Qu et al. reported that, compared to low-fat diet, when subjecting the C57Bl6J APC+/+ and C57Bl6J APCMin/+ mice to high-fat diet for only 3 days, there was a noticeable shift in the acetylation of Lysine 27 in Histone H3 (H3K27ac), an epigenetic determinant of transcriptionally active chromatin, favoring fatty acid metabolism in support of accelerated growth while simultaneously suppressing immunologic mechanisms that could potentially contribute to the control of tumor growth[2]. Not all transcriptional changes were associated with H3K27 acetylation, suggesting the potential involvement of other epigenetic mechanisms. Interestingly, at the early time point of 3 days on high-fat diet, there were epigenetic signs indicating activation of Wnt signaling, but no signs by RNA Seq that this pathway was upregulated[2].
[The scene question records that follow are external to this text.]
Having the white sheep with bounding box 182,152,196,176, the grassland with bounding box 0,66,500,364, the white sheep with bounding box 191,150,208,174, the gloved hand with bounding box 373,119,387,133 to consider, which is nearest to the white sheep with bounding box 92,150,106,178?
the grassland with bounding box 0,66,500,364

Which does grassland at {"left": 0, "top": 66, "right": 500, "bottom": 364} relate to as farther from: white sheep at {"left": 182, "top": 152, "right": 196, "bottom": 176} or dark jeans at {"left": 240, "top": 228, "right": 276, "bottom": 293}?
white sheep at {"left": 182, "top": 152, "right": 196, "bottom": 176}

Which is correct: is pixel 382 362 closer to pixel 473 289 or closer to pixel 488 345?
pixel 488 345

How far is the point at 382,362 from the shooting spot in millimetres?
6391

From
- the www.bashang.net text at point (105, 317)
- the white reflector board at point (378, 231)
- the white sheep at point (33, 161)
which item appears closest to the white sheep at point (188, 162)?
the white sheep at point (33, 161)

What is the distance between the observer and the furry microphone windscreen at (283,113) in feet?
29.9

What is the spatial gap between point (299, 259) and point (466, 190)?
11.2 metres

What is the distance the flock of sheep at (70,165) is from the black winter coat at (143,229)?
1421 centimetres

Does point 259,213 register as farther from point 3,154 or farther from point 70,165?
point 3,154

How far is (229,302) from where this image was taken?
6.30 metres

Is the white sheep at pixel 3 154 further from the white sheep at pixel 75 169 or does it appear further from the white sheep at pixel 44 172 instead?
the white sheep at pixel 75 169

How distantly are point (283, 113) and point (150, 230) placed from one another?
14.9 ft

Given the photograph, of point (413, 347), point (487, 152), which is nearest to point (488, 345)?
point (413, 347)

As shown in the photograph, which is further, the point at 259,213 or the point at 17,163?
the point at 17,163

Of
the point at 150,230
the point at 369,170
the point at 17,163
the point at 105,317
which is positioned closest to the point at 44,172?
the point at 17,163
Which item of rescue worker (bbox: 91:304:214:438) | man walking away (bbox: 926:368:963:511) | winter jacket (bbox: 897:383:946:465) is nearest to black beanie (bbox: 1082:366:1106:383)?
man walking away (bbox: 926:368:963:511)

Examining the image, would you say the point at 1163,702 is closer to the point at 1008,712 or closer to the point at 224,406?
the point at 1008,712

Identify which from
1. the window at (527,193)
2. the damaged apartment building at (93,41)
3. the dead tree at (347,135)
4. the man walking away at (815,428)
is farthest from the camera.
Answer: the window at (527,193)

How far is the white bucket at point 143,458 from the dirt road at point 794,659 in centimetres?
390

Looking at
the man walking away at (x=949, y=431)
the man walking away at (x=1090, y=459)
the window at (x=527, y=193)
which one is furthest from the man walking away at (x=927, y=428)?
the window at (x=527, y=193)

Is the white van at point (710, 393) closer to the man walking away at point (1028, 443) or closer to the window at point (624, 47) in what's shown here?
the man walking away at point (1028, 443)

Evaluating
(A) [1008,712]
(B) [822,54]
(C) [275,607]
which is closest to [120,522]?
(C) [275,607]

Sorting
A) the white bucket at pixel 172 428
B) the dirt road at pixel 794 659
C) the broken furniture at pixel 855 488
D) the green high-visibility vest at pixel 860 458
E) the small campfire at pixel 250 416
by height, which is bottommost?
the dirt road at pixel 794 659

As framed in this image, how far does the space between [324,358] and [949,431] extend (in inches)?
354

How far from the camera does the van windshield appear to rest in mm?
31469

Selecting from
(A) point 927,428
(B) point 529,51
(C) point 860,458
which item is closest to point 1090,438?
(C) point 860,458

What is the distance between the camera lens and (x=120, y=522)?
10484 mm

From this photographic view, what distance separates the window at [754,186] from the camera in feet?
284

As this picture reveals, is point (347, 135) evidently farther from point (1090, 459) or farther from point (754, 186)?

Using similar techniques to measure H3K27ac, Li et al. showed that 15-20 weeks of high-fat diet feeding to C57Bl6 mice reproduced the chromatin gene enhancer landscape to resemble that in colorectal cancer[3]. They showed that genes dysregulated by high-fat diet were connected to inflammation, cancer, cellular movement, and tissue development. When similar studies were conducted in NAG-1 transgenic mice, which are resistant to high-fat-diet-induced weight gain, the chromatin changes characteristic of cancer were not identified. The authors concluded that the pro-carcinogenic epigenetic changes were due to obesity rather than diet itself[3].

Exploration of DNA methylation in high-fat diet-fed C57Bl6J mice showed epigenetic changes supportive of long-chain fatty acid oxidation and downregulation of feedback inhibitors of pro-proliferative signaling pathways in older mice[4]. Obesity-associated upregulated genes in aged mice were associated with cell cycle, DNA replication and repair, and chromatin organization. It is noteworthy that these changes were reversible, following long-term (28 weeks) but not short-term (5 weeks) weight loss[4].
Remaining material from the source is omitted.